TASK INSTRUCTIONS >> Write out the listing exactly as it is given.
***
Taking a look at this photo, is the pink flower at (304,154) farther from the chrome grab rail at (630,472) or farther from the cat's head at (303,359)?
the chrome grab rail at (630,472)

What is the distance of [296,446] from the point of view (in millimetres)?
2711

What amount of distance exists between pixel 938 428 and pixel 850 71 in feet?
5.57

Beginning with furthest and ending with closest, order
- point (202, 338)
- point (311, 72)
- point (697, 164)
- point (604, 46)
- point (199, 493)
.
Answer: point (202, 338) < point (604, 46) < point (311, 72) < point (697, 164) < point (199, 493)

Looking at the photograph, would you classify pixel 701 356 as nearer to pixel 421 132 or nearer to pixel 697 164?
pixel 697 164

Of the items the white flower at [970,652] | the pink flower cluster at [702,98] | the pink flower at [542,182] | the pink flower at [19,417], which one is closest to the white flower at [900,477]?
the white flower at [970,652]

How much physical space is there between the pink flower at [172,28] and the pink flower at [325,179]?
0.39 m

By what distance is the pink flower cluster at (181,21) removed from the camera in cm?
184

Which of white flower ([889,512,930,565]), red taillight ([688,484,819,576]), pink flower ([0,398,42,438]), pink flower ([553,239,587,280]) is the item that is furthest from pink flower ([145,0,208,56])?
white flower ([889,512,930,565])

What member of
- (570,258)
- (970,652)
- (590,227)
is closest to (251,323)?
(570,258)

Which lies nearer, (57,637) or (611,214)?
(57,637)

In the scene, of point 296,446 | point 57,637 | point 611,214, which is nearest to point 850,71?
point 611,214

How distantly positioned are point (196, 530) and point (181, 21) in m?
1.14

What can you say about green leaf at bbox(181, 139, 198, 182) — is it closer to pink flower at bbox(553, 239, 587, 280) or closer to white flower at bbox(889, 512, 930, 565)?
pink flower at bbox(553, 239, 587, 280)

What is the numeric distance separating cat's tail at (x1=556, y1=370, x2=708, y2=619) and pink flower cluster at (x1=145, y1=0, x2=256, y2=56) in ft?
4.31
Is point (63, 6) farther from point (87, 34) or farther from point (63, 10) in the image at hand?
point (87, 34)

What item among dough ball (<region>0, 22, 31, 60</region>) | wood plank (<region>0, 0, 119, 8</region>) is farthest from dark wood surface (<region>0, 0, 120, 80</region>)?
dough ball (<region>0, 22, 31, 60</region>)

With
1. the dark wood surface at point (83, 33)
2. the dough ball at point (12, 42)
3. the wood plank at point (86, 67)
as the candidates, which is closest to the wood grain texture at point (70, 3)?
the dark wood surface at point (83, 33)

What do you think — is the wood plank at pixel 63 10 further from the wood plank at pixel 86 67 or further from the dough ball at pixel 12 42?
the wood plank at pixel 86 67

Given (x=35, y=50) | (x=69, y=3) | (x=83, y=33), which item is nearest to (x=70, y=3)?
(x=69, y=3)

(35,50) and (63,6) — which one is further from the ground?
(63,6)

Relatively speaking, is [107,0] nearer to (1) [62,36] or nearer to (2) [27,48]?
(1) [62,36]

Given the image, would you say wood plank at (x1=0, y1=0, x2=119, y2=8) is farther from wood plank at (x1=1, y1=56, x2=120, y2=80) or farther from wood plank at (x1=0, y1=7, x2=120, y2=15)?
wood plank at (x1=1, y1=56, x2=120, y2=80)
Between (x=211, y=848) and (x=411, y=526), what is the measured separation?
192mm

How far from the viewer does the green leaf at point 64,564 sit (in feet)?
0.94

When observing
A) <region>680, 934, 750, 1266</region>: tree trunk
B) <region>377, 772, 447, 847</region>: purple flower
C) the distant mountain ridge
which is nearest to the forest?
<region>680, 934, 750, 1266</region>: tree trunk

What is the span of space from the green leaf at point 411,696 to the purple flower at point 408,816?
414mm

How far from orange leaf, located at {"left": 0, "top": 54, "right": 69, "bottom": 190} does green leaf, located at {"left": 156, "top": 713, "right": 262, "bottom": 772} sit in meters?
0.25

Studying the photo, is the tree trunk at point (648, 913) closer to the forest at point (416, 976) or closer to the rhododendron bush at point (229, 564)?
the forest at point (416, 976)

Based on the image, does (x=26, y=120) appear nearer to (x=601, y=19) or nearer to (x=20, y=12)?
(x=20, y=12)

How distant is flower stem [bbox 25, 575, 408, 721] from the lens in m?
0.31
***
ANSWER FOR THIS EXERCISE >>
Taking a look at this photo, is the pink flower at (304,154) farther from the chrome grab rail at (630,472) or farther from the cat's head at (303,359)?
the chrome grab rail at (630,472)

What is the distance of [296,446] from the point of view (in millimetres)?
2711

What amount of distance exists between pixel 938 428 and pixel 850 71 in feet?
5.57

Beginning with furthest and ending with closest, order
- point (202, 338)
- point (311, 72)
- point (697, 164)
- point (604, 46)
- point (199, 493)
.
Answer: point (202, 338) < point (604, 46) < point (311, 72) < point (697, 164) < point (199, 493)

Looking at the photograph, would you classify pixel 701 356 as nearer to pixel 421 132 or nearer to pixel 697 164?
pixel 697 164

Of the items the white flower at [970,652] | the pink flower cluster at [702,98] | the pink flower at [542,182] | the pink flower at [19,417], which one is closest to the white flower at [900,477]?
the white flower at [970,652]

How much physical space is there between the pink flower at [172,28] and the pink flower at [325,179]?
0.39 m

By what distance is the pink flower cluster at (181,21) removed from the camera in cm?
184

Which of white flower ([889,512,930,565]), red taillight ([688,484,819,576]), pink flower ([0,398,42,438]), pink flower ([553,239,587,280]) is the item that is furthest from pink flower ([145,0,208,56])?
white flower ([889,512,930,565])

What member of
- (570,258)
- (970,652)
- (590,227)
is closest to (251,323)?
(570,258)

Which lies nearer, (57,637) or (611,214)?
(57,637)

In the scene, of point 296,446 | point 57,637 | point 611,214, which is nearest to point 850,71?
point 611,214

How distantly positioned are point (196, 530) and point (181, 21) in m?
1.14

What can you say about green leaf at bbox(181, 139, 198, 182) — is it closer to pink flower at bbox(553, 239, 587, 280) or closer to white flower at bbox(889, 512, 930, 565)?
pink flower at bbox(553, 239, 587, 280)

What is the numeric distance separating cat's tail at (x1=556, y1=370, x2=708, y2=619) and pink flower cluster at (x1=145, y1=0, x2=256, y2=56) in ft?
4.31
Is point (63, 6) farther from point (87, 34) or farther from point (63, 10) in the image at hand?
point (87, 34)

What item among dough ball (<region>0, 22, 31, 60</region>) | wood plank (<region>0, 0, 119, 8</region>) is farthest from dark wood surface (<region>0, 0, 120, 80</region>)?
dough ball (<region>0, 22, 31, 60</region>)

With
1. the dark wood surface at point (83, 33)
2. the dough ball at point (12, 42)
3. the wood plank at point (86, 67)
as the candidates, which is closest to the wood grain texture at point (70, 3)?
the dark wood surface at point (83, 33)

What do you think — is the wood plank at pixel 63 10 further from the wood plank at pixel 86 67 or further from the dough ball at pixel 12 42?
the wood plank at pixel 86 67

Given (x=35, y=50) | (x=69, y=3) | (x=83, y=33), which item is nearest to (x=70, y=3)?
(x=69, y=3)

(35,50) and (63,6) — which one is further from the ground?
(63,6)

Relatively speaking, is [107,0] nearer to (1) [62,36] or nearer to (2) [27,48]?
(1) [62,36]

Given the image, would you say wood plank at (x1=0, y1=0, x2=119, y2=8) is farther from wood plank at (x1=1, y1=56, x2=120, y2=80) or farther from wood plank at (x1=0, y1=7, x2=120, y2=15)?
wood plank at (x1=1, y1=56, x2=120, y2=80)
Between (x=211, y=848) and (x=411, y=526), what is the measured separation?
192mm

How far from the viewer does the green leaf at point 64,564 sit (in feet)?
0.94

When observing
A) <region>680, 934, 750, 1266</region>: tree trunk
B) <region>377, 772, 447, 847</region>: purple flower
C) the distant mountain ridge
which is nearest to the forest?
<region>680, 934, 750, 1266</region>: tree trunk

What is the span of space from the green leaf at point 411,696 to the purple flower at point 408,816?
414mm

How far from orange leaf, located at {"left": 0, "top": 54, "right": 69, "bottom": 190} does green leaf, located at {"left": 156, "top": 713, "right": 262, "bottom": 772} sit in meters?
0.25

Studying the photo, is the tree trunk at point (648, 913) closer to the forest at point (416, 976) or closer to the rhododendron bush at point (229, 564)?
the forest at point (416, 976)

Based on the image, does (x=26, y=120) appear nearer to (x=601, y=19) or nearer to (x=20, y=12)?
(x=20, y=12)

How distant is flower stem [bbox 25, 575, 408, 721] from the lens in m?
0.31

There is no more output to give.